The know-how of cultivating mastic on the island of Chios (East Aegean) has been inscribed on UNESCO’s Representative List of the Intangible Cultural Heritage of Humanity.

According to a statement by the Hellenic Ministry of Culture and Sports, the cultural arm of the United Nations endorsed the Greek request during its annual conference in Paris, which took place on November 24-28, 2014.

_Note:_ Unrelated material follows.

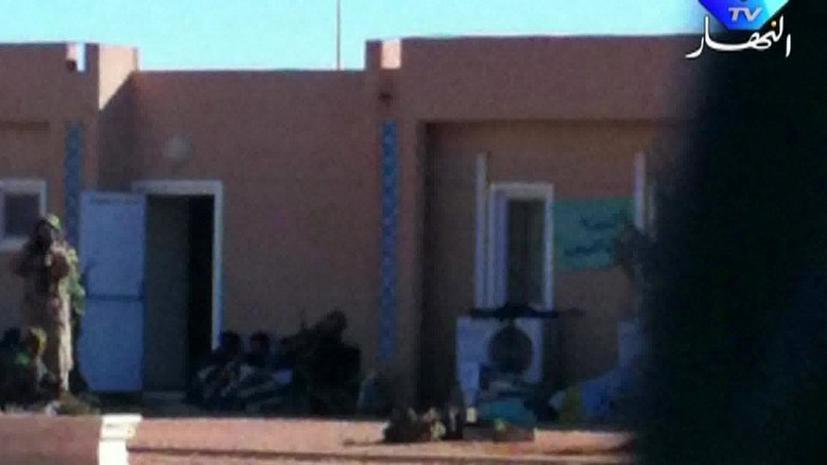 Число жертв атаки террористов в Алжире возросло до 25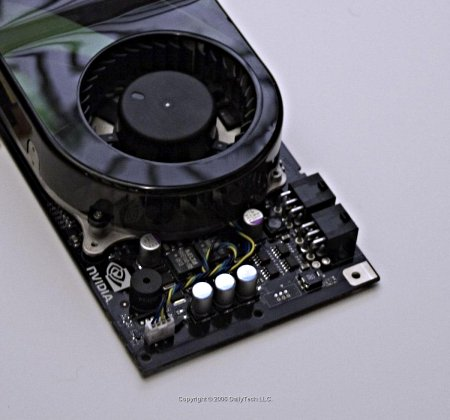 nVidia GeForce 8800 GTX met twee voedingspluggen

Mastic is cultivated on the island of Chios from the aromatic resin mastiha, which is extracted from the shrub pistacia lentiscus. Mastic has long been renowned for its numerous properties.


Family occupation

The knowledge associated with the cultivation and collection of mastic is passed down from generation to generation. The mastic culture is a family occupation that requires laborious care throughout the year by men and women of all ages who participate on equal terms in the various stages. Men take care of the natural fertilization and pruning of the shrubs in winter, while from mid-June, women sweep, level and clean the ground around the trunk, so that the mastic can easily be recovered. From July, an incision is made in the skin of the bark and main branches with an iron tool. Once the mastic has solidified, women select the larger ‘tears’ first, wash them and place them in wooden boxes in a cool place. Older members of the community are responsible for transmitting the techniques for incision and harvesting the mastiha to younger generations.

The culture of mastic represents a comprehensive social event, around which networks of alliances and mutual help have been established. The communal practices are also an occasion for perpetuating collective memory through the narration of old tales and stories.